Dziennik Jerzego Pilcha 1 [PrzekrĂłj].pdf

(68 KB) Pobierz
244141512 UNPDF
Dziennik Jerzego Pilcha: Grudzień 2009
Jerzy Pilch
„Polityka nie ciekawiła mnie prawie wcale, Cracovia wygrała cztery mecze z rzędu, w tym jeden
z Wisłą – o Boże, jak się wtedy żyć chciało! – setki, a może i tysiące mniej lub bardziej godnych
odnotowania rzeczy się wydarzyło, a ja w tej lawinie, a może z dala od tej lawiny, niezauważalnie
rozstałem się z P.B.”
rysunek Katarzyna Leszczyc–Sumińska na podstawie zdjęcia
Bogdana Krężla
W Wiśle jak Pan Bóg przykazał: minus czternaście stopni mrozu plus czternaście centymetrów
śniegu. Można powiedzieć: zatrważająca luterska równowaga. W dzisiejszych czasach mało
co poza meteorologią Panu Bogu zostało. Ileż ja się nasłuchałem tutejszych opowieści o ulewach,
cudownie zatrzymanych tuż przed początkiem nabożeństwa na wolnym powietrzu, albo
o gradobiciu, które czekało, aż ostatni wierny wejdzie do kościoła, albo o śnieżycach, które
wszystko z wyjątkiem naszych ścieżek zasypały. Dziesiątki przypowieści, osobne ewangelie, bezlik
apokryfów. Protestanckich ma się rozumieć, one Panu specjalnie miłe. Braci katolików On też
wysłuchuje, ale mniej uważnie. Nawet jak na najwyższym szczeblu modły o deszcz czy choćby
o orzeźwiającą mżawkę wznoszą.

* _SUROWE DANE_
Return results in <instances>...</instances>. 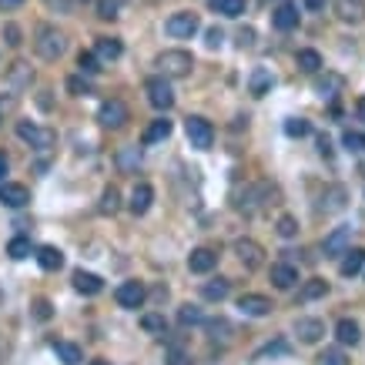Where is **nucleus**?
I'll list each match as a JSON object with an SVG mask.
<instances>
[{
    "label": "nucleus",
    "instance_id": "nucleus-1",
    "mask_svg": "<svg viewBox=\"0 0 365 365\" xmlns=\"http://www.w3.org/2000/svg\"><path fill=\"white\" fill-rule=\"evenodd\" d=\"M34 50H37V57H44V61H57L64 50H67V37H64L57 27L41 24L37 34H34Z\"/></svg>",
    "mask_w": 365,
    "mask_h": 365
},
{
    "label": "nucleus",
    "instance_id": "nucleus-2",
    "mask_svg": "<svg viewBox=\"0 0 365 365\" xmlns=\"http://www.w3.org/2000/svg\"><path fill=\"white\" fill-rule=\"evenodd\" d=\"M154 67H161L165 77H188L195 67V57L188 50H165V54H158Z\"/></svg>",
    "mask_w": 365,
    "mask_h": 365
},
{
    "label": "nucleus",
    "instance_id": "nucleus-3",
    "mask_svg": "<svg viewBox=\"0 0 365 365\" xmlns=\"http://www.w3.org/2000/svg\"><path fill=\"white\" fill-rule=\"evenodd\" d=\"M17 137H20V141H27V144H31V148H37V151H47V148L57 141V135H54V131L37 128L34 121H17Z\"/></svg>",
    "mask_w": 365,
    "mask_h": 365
},
{
    "label": "nucleus",
    "instance_id": "nucleus-4",
    "mask_svg": "<svg viewBox=\"0 0 365 365\" xmlns=\"http://www.w3.org/2000/svg\"><path fill=\"white\" fill-rule=\"evenodd\" d=\"M184 131H188L191 148H198V151H208L214 144V128H212V121H205V118H188V121H184Z\"/></svg>",
    "mask_w": 365,
    "mask_h": 365
},
{
    "label": "nucleus",
    "instance_id": "nucleus-5",
    "mask_svg": "<svg viewBox=\"0 0 365 365\" xmlns=\"http://www.w3.org/2000/svg\"><path fill=\"white\" fill-rule=\"evenodd\" d=\"M97 121L104 124V128H111V131H118V128H124V124L131 121V111H128V104H124V101L111 97V101H104V104H101V111H97Z\"/></svg>",
    "mask_w": 365,
    "mask_h": 365
},
{
    "label": "nucleus",
    "instance_id": "nucleus-6",
    "mask_svg": "<svg viewBox=\"0 0 365 365\" xmlns=\"http://www.w3.org/2000/svg\"><path fill=\"white\" fill-rule=\"evenodd\" d=\"M144 91H148V101L151 107L158 111H167V107L174 104V91H171V84H167V77H148V84H144Z\"/></svg>",
    "mask_w": 365,
    "mask_h": 365
},
{
    "label": "nucleus",
    "instance_id": "nucleus-7",
    "mask_svg": "<svg viewBox=\"0 0 365 365\" xmlns=\"http://www.w3.org/2000/svg\"><path fill=\"white\" fill-rule=\"evenodd\" d=\"M165 31L171 34V37H195L198 34V17L195 14H188V11H181V14H171L167 17V24H165Z\"/></svg>",
    "mask_w": 365,
    "mask_h": 365
},
{
    "label": "nucleus",
    "instance_id": "nucleus-8",
    "mask_svg": "<svg viewBox=\"0 0 365 365\" xmlns=\"http://www.w3.org/2000/svg\"><path fill=\"white\" fill-rule=\"evenodd\" d=\"M349 242H352V228L349 225H342V228H335L325 245H322V252H325V259H342L345 252H349Z\"/></svg>",
    "mask_w": 365,
    "mask_h": 365
},
{
    "label": "nucleus",
    "instance_id": "nucleus-9",
    "mask_svg": "<svg viewBox=\"0 0 365 365\" xmlns=\"http://www.w3.org/2000/svg\"><path fill=\"white\" fill-rule=\"evenodd\" d=\"M114 298L121 308H141L144 305V285L141 282H124V285H118Z\"/></svg>",
    "mask_w": 365,
    "mask_h": 365
},
{
    "label": "nucleus",
    "instance_id": "nucleus-10",
    "mask_svg": "<svg viewBox=\"0 0 365 365\" xmlns=\"http://www.w3.org/2000/svg\"><path fill=\"white\" fill-rule=\"evenodd\" d=\"M27 201H31V191H27L24 184H14V181L0 184V205H7V208H24Z\"/></svg>",
    "mask_w": 365,
    "mask_h": 365
},
{
    "label": "nucleus",
    "instance_id": "nucleus-11",
    "mask_svg": "<svg viewBox=\"0 0 365 365\" xmlns=\"http://www.w3.org/2000/svg\"><path fill=\"white\" fill-rule=\"evenodd\" d=\"M235 255L242 259V265H248V268H259L265 248H261L259 242H252V238H238V242H235Z\"/></svg>",
    "mask_w": 365,
    "mask_h": 365
},
{
    "label": "nucleus",
    "instance_id": "nucleus-12",
    "mask_svg": "<svg viewBox=\"0 0 365 365\" xmlns=\"http://www.w3.org/2000/svg\"><path fill=\"white\" fill-rule=\"evenodd\" d=\"M238 308H242L245 315H252V319H261V315H268V312H272V298L248 291V295H242V298H238Z\"/></svg>",
    "mask_w": 365,
    "mask_h": 365
},
{
    "label": "nucleus",
    "instance_id": "nucleus-13",
    "mask_svg": "<svg viewBox=\"0 0 365 365\" xmlns=\"http://www.w3.org/2000/svg\"><path fill=\"white\" fill-rule=\"evenodd\" d=\"M338 20L345 24H362L365 20V0H332Z\"/></svg>",
    "mask_w": 365,
    "mask_h": 365
},
{
    "label": "nucleus",
    "instance_id": "nucleus-14",
    "mask_svg": "<svg viewBox=\"0 0 365 365\" xmlns=\"http://www.w3.org/2000/svg\"><path fill=\"white\" fill-rule=\"evenodd\" d=\"M272 285L282 291H289L298 285V268L295 265H289V261H278V265H272Z\"/></svg>",
    "mask_w": 365,
    "mask_h": 365
},
{
    "label": "nucleus",
    "instance_id": "nucleus-15",
    "mask_svg": "<svg viewBox=\"0 0 365 365\" xmlns=\"http://www.w3.org/2000/svg\"><path fill=\"white\" fill-rule=\"evenodd\" d=\"M214 265H218V252H212V248H195L188 255V268L195 275H208Z\"/></svg>",
    "mask_w": 365,
    "mask_h": 365
},
{
    "label": "nucleus",
    "instance_id": "nucleus-16",
    "mask_svg": "<svg viewBox=\"0 0 365 365\" xmlns=\"http://www.w3.org/2000/svg\"><path fill=\"white\" fill-rule=\"evenodd\" d=\"M295 335L302 338L305 345H315L322 335H325V322L322 319H298L295 322Z\"/></svg>",
    "mask_w": 365,
    "mask_h": 365
},
{
    "label": "nucleus",
    "instance_id": "nucleus-17",
    "mask_svg": "<svg viewBox=\"0 0 365 365\" xmlns=\"http://www.w3.org/2000/svg\"><path fill=\"white\" fill-rule=\"evenodd\" d=\"M272 24L278 31H295L298 27V7L295 4H278L272 14Z\"/></svg>",
    "mask_w": 365,
    "mask_h": 365
},
{
    "label": "nucleus",
    "instance_id": "nucleus-18",
    "mask_svg": "<svg viewBox=\"0 0 365 365\" xmlns=\"http://www.w3.org/2000/svg\"><path fill=\"white\" fill-rule=\"evenodd\" d=\"M272 84H275V77L268 67H255L252 77H248V91L255 94V97H265V94L272 91Z\"/></svg>",
    "mask_w": 365,
    "mask_h": 365
},
{
    "label": "nucleus",
    "instance_id": "nucleus-19",
    "mask_svg": "<svg viewBox=\"0 0 365 365\" xmlns=\"http://www.w3.org/2000/svg\"><path fill=\"white\" fill-rule=\"evenodd\" d=\"M342 88H345L342 74H325V77H319V81H315V94H319L322 101H325V97H329V101H335Z\"/></svg>",
    "mask_w": 365,
    "mask_h": 365
},
{
    "label": "nucleus",
    "instance_id": "nucleus-20",
    "mask_svg": "<svg viewBox=\"0 0 365 365\" xmlns=\"http://www.w3.org/2000/svg\"><path fill=\"white\" fill-rule=\"evenodd\" d=\"M151 201H154V188L151 184H135V191H131V212L135 214H144L148 208H151Z\"/></svg>",
    "mask_w": 365,
    "mask_h": 365
},
{
    "label": "nucleus",
    "instance_id": "nucleus-21",
    "mask_svg": "<svg viewBox=\"0 0 365 365\" xmlns=\"http://www.w3.org/2000/svg\"><path fill=\"white\" fill-rule=\"evenodd\" d=\"M37 265H41L44 272H57V268L64 265L61 248H54V245H41V248H37Z\"/></svg>",
    "mask_w": 365,
    "mask_h": 365
},
{
    "label": "nucleus",
    "instance_id": "nucleus-22",
    "mask_svg": "<svg viewBox=\"0 0 365 365\" xmlns=\"http://www.w3.org/2000/svg\"><path fill=\"white\" fill-rule=\"evenodd\" d=\"M94 54L101 57V61H118L124 54V44L118 37H97V47H94Z\"/></svg>",
    "mask_w": 365,
    "mask_h": 365
},
{
    "label": "nucleus",
    "instance_id": "nucleus-23",
    "mask_svg": "<svg viewBox=\"0 0 365 365\" xmlns=\"http://www.w3.org/2000/svg\"><path fill=\"white\" fill-rule=\"evenodd\" d=\"M335 338H338L342 345H359V338H362V329H359V322L342 319L338 325H335Z\"/></svg>",
    "mask_w": 365,
    "mask_h": 365
},
{
    "label": "nucleus",
    "instance_id": "nucleus-24",
    "mask_svg": "<svg viewBox=\"0 0 365 365\" xmlns=\"http://www.w3.org/2000/svg\"><path fill=\"white\" fill-rule=\"evenodd\" d=\"M338 268H342V275H345V278L359 275L365 268V252H362V248H349V252L342 255V265H338Z\"/></svg>",
    "mask_w": 365,
    "mask_h": 365
},
{
    "label": "nucleus",
    "instance_id": "nucleus-25",
    "mask_svg": "<svg viewBox=\"0 0 365 365\" xmlns=\"http://www.w3.org/2000/svg\"><path fill=\"white\" fill-rule=\"evenodd\" d=\"M167 135H171V121H167V118H158V121H151L148 128H144L141 144H158V141H165Z\"/></svg>",
    "mask_w": 365,
    "mask_h": 365
},
{
    "label": "nucleus",
    "instance_id": "nucleus-26",
    "mask_svg": "<svg viewBox=\"0 0 365 365\" xmlns=\"http://www.w3.org/2000/svg\"><path fill=\"white\" fill-rule=\"evenodd\" d=\"M74 289L81 291V295H97V291L104 289V282L97 278V275H91V272H74Z\"/></svg>",
    "mask_w": 365,
    "mask_h": 365
},
{
    "label": "nucleus",
    "instance_id": "nucleus-27",
    "mask_svg": "<svg viewBox=\"0 0 365 365\" xmlns=\"http://www.w3.org/2000/svg\"><path fill=\"white\" fill-rule=\"evenodd\" d=\"M7 84H11L14 91H20V88H27V84H31V67H27L24 61L11 64V71H7Z\"/></svg>",
    "mask_w": 365,
    "mask_h": 365
},
{
    "label": "nucleus",
    "instance_id": "nucleus-28",
    "mask_svg": "<svg viewBox=\"0 0 365 365\" xmlns=\"http://www.w3.org/2000/svg\"><path fill=\"white\" fill-rule=\"evenodd\" d=\"M295 64H298V71H305V74H315V71H322V54L319 50H298L295 54Z\"/></svg>",
    "mask_w": 365,
    "mask_h": 365
},
{
    "label": "nucleus",
    "instance_id": "nucleus-29",
    "mask_svg": "<svg viewBox=\"0 0 365 365\" xmlns=\"http://www.w3.org/2000/svg\"><path fill=\"white\" fill-rule=\"evenodd\" d=\"M228 291H231V285L225 282V278H214V282H208V285L201 289V295H205L208 302H225V298H228Z\"/></svg>",
    "mask_w": 365,
    "mask_h": 365
},
{
    "label": "nucleus",
    "instance_id": "nucleus-30",
    "mask_svg": "<svg viewBox=\"0 0 365 365\" xmlns=\"http://www.w3.org/2000/svg\"><path fill=\"white\" fill-rule=\"evenodd\" d=\"M54 352H57V359H61L64 365H81V359H84V352L77 349L74 342H57Z\"/></svg>",
    "mask_w": 365,
    "mask_h": 365
},
{
    "label": "nucleus",
    "instance_id": "nucleus-31",
    "mask_svg": "<svg viewBox=\"0 0 365 365\" xmlns=\"http://www.w3.org/2000/svg\"><path fill=\"white\" fill-rule=\"evenodd\" d=\"M141 329L148 335H165L167 322H165V315H158V312H144V315H141Z\"/></svg>",
    "mask_w": 365,
    "mask_h": 365
},
{
    "label": "nucleus",
    "instance_id": "nucleus-32",
    "mask_svg": "<svg viewBox=\"0 0 365 365\" xmlns=\"http://www.w3.org/2000/svg\"><path fill=\"white\" fill-rule=\"evenodd\" d=\"M97 208H101V214H114L118 208H121V191H118L114 184L104 188V195H101V205H97Z\"/></svg>",
    "mask_w": 365,
    "mask_h": 365
},
{
    "label": "nucleus",
    "instance_id": "nucleus-33",
    "mask_svg": "<svg viewBox=\"0 0 365 365\" xmlns=\"http://www.w3.org/2000/svg\"><path fill=\"white\" fill-rule=\"evenodd\" d=\"M212 7L221 17H242L245 14V0H212Z\"/></svg>",
    "mask_w": 365,
    "mask_h": 365
},
{
    "label": "nucleus",
    "instance_id": "nucleus-34",
    "mask_svg": "<svg viewBox=\"0 0 365 365\" xmlns=\"http://www.w3.org/2000/svg\"><path fill=\"white\" fill-rule=\"evenodd\" d=\"M77 67H81V74H88V77L101 74V57H97V54H91V50H84V54L77 57Z\"/></svg>",
    "mask_w": 365,
    "mask_h": 365
},
{
    "label": "nucleus",
    "instance_id": "nucleus-35",
    "mask_svg": "<svg viewBox=\"0 0 365 365\" xmlns=\"http://www.w3.org/2000/svg\"><path fill=\"white\" fill-rule=\"evenodd\" d=\"M208 335H212V342H231V325L225 319H212L208 322Z\"/></svg>",
    "mask_w": 365,
    "mask_h": 365
},
{
    "label": "nucleus",
    "instance_id": "nucleus-36",
    "mask_svg": "<svg viewBox=\"0 0 365 365\" xmlns=\"http://www.w3.org/2000/svg\"><path fill=\"white\" fill-rule=\"evenodd\" d=\"M121 7L124 0H97V17L101 20H114V17H121Z\"/></svg>",
    "mask_w": 365,
    "mask_h": 365
},
{
    "label": "nucleus",
    "instance_id": "nucleus-37",
    "mask_svg": "<svg viewBox=\"0 0 365 365\" xmlns=\"http://www.w3.org/2000/svg\"><path fill=\"white\" fill-rule=\"evenodd\" d=\"M178 322H181L184 329H188V325H201V322H205V315H201L198 305H181V312H178Z\"/></svg>",
    "mask_w": 365,
    "mask_h": 365
},
{
    "label": "nucleus",
    "instance_id": "nucleus-38",
    "mask_svg": "<svg viewBox=\"0 0 365 365\" xmlns=\"http://www.w3.org/2000/svg\"><path fill=\"white\" fill-rule=\"evenodd\" d=\"M325 291H329V282H322V278H312V282H305L302 298H305V302H312V298H322Z\"/></svg>",
    "mask_w": 365,
    "mask_h": 365
},
{
    "label": "nucleus",
    "instance_id": "nucleus-39",
    "mask_svg": "<svg viewBox=\"0 0 365 365\" xmlns=\"http://www.w3.org/2000/svg\"><path fill=\"white\" fill-rule=\"evenodd\" d=\"M7 255H11L14 261L27 259V255H31V242H27V238H11V245H7Z\"/></svg>",
    "mask_w": 365,
    "mask_h": 365
},
{
    "label": "nucleus",
    "instance_id": "nucleus-40",
    "mask_svg": "<svg viewBox=\"0 0 365 365\" xmlns=\"http://www.w3.org/2000/svg\"><path fill=\"white\" fill-rule=\"evenodd\" d=\"M325 212H342L345 208V188H329V195H325Z\"/></svg>",
    "mask_w": 365,
    "mask_h": 365
},
{
    "label": "nucleus",
    "instance_id": "nucleus-41",
    "mask_svg": "<svg viewBox=\"0 0 365 365\" xmlns=\"http://www.w3.org/2000/svg\"><path fill=\"white\" fill-rule=\"evenodd\" d=\"M278 235H282V238H295V235H298V221H295L291 214H282V218H278Z\"/></svg>",
    "mask_w": 365,
    "mask_h": 365
},
{
    "label": "nucleus",
    "instance_id": "nucleus-42",
    "mask_svg": "<svg viewBox=\"0 0 365 365\" xmlns=\"http://www.w3.org/2000/svg\"><path fill=\"white\" fill-rule=\"evenodd\" d=\"M67 91L74 94V97H84V94H91V84L84 81V74H77V77H67Z\"/></svg>",
    "mask_w": 365,
    "mask_h": 365
},
{
    "label": "nucleus",
    "instance_id": "nucleus-43",
    "mask_svg": "<svg viewBox=\"0 0 365 365\" xmlns=\"http://www.w3.org/2000/svg\"><path fill=\"white\" fill-rule=\"evenodd\" d=\"M319 365H349V359H345V352L325 349V352L319 355Z\"/></svg>",
    "mask_w": 365,
    "mask_h": 365
},
{
    "label": "nucleus",
    "instance_id": "nucleus-44",
    "mask_svg": "<svg viewBox=\"0 0 365 365\" xmlns=\"http://www.w3.org/2000/svg\"><path fill=\"white\" fill-rule=\"evenodd\" d=\"M308 131H312V128H308V121H302V118H291V121H285V135H289V137H305Z\"/></svg>",
    "mask_w": 365,
    "mask_h": 365
},
{
    "label": "nucleus",
    "instance_id": "nucleus-45",
    "mask_svg": "<svg viewBox=\"0 0 365 365\" xmlns=\"http://www.w3.org/2000/svg\"><path fill=\"white\" fill-rule=\"evenodd\" d=\"M342 144H345L349 151H365V135H355V131H345V135H342Z\"/></svg>",
    "mask_w": 365,
    "mask_h": 365
},
{
    "label": "nucleus",
    "instance_id": "nucleus-46",
    "mask_svg": "<svg viewBox=\"0 0 365 365\" xmlns=\"http://www.w3.org/2000/svg\"><path fill=\"white\" fill-rule=\"evenodd\" d=\"M4 44L20 47V27H17V24H4Z\"/></svg>",
    "mask_w": 365,
    "mask_h": 365
},
{
    "label": "nucleus",
    "instance_id": "nucleus-47",
    "mask_svg": "<svg viewBox=\"0 0 365 365\" xmlns=\"http://www.w3.org/2000/svg\"><path fill=\"white\" fill-rule=\"evenodd\" d=\"M34 319H41V322L50 319V302L47 298H34Z\"/></svg>",
    "mask_w": 365,
    "mask_h": 365
},
{
    "label": "nucleus",
    "instance_id": "nucleus-48",
    "mask_svg": "<svg viewBox=\"0 0 365 365\" xmlns=\"http://www.w3.org/2000/svg\"><path fill=\"white\" fill-rule=\"evenodd\" d=\"M118 161H121V167H135L137 161H141V151H137V148H128V151L118 154Z\"/></svg>",
    "mask_w": 365,
    "mask_h": 365
},
{
    "label": "nucleus",
    "instance_id": "nucleus-49",
    "mask_svg": "<svg viewBox=\"0 0 365 365\" xmlns=\"http://www.w3.org/2000/svg\"><path fill=\"white\" fill-rule=\"evenodd\" d=\"M221 41H225V34L218 31V27H212V31L205 34V44L208 47H221Z\"/></svg>",
    "mask_w": 365,
    "mask_h": 365
},
{
    "label": "nucleus",
    "instance_id": "nucleus-50",
    "mask_svg": "<svg viewBox=\"0 0 365 365\" xmlns=\"http://www.w3.org/2000/svg\"><path fill=\"white\" fill-rule=\"evenodd\" d=\"M167 365H191V359H188L181 349H171V355H167Z\"/></svg>",
    "mask_w": 365,
    "mask_h": 365
},
{
    "label": "nucleus",
    "instance_id": "nucleus-51",
    "mask_svg": "<svg viewBox=\"0 0 365 365\" xmlns=\"http://www.w3.org/2000/svg\"><path fill=\"white\" fill-rule=\"evenodd\" d=\"M238 44H242V47H252V44H255V31H252V27H245V31L238 34Z\"/></svg>",
    "mask_w": 365,
    "mask_h": 365
},
{
    "label": "nucleus",
    "instance_id": "nucleus-52",
    "mask_svg": "<svg viewBox=\"0 0 365 365\" xmlns=\"http://www.w3.org/2000/svg\"><path fill=\"white\" fill-rule=\"evenodd\" d=\"M302 7H305V11H322V7H325V0H302Z\"/></svg>",
    "mask_w": 365,
    "mask_h": 365
},
{
    "label": "nucleus",
    "instance_id": "nucleus-53",
    "mask_svg": "<svg viewBox=\"0 0 365 365\" xmlns=\"http://www.w3.org/2000/svg\"><path fill=\"white\" fill-rule=\"evenodd\" d=\"M24 0H0V11H17Z\"/></svg>",
    "mask_w": 365,
    "mask_h": 365
},
{
    "label": "nucleus",
    "instance_id": "nucleus-54",
    "mask_svg": "<svg viewBox=\"0 0 365 365\" xmlns=\"http://www.w3.org/2000/svg\"><path fill=\"white\" fill-rule=\"evenodd\" d=\"M319 151L325 154V158H329V154H332V144H329V137H322V141H319Z\"/></svg>",
    "mask_w": 365,
    "mask_h": 365
},
{
    "label": "nucleus",
    "instance_id": "nucleus-55",
    "mask_svg": "<svg viewBox=\"0 0 365 365\" xmlns=\"http://www.w3.org/2000/svg\"><path fill=\"white\" fill-rule=\"evenodd\" d=\"M7 167H11V161H7V154H0V178L7 174Z\"/></svg>",
    "mask_w": 365,
    "mask_h": 365
},
{
    "label": "nucleus",
    "instance_id": "nucleus-56",
    "mask_svg": "<svg viewBox=\"0 0 365 365\" xmlns=\"http://www.w3.org/2000/svg\"><path fill=\"white\" fill-rule=\"evenodd\" d=\"M359 118L365 121V101H359Z\"/></svg>",
    "mask_w": 365,
    "mask_h": 365
},
{
    "label": "nucleus",
    "instance_id": "nucleus-57",
    "mask_svg": "<svg viewBox=\"0 0 365 365\" xmlns=\"http://www.w3.org/2000/svg\"><path fill=\"white\" fill-rule=\"evenodd\" d=\"M91 365H111V362H104V359H94V362Z\"/></svg>",
    "mask_w": 365,
    "mask_h": 365
}]
</instances>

* _ZADANIA DO WYKONANIA_
- A) Proszę przetłumaczyć na język angielski następujące zdanie z fragmentu dziennika: „W dzisiejszych czasach mało co poza meteorologią Panu Bogu zostało.”
- B) Jaki mróz i ile śniegu odnotowano w Wiśle według fragmentu dziennika?
Wiersze nie są potrzebne do wykonania zadań.

* _ODPOWIEDZI DO ĆWICZEŃ_
- A) Nowadays, little apart from meteorology has been left to the Lord God.

- B) Minus czternaście stopni mrozu i czternaście centymetrów śniegu.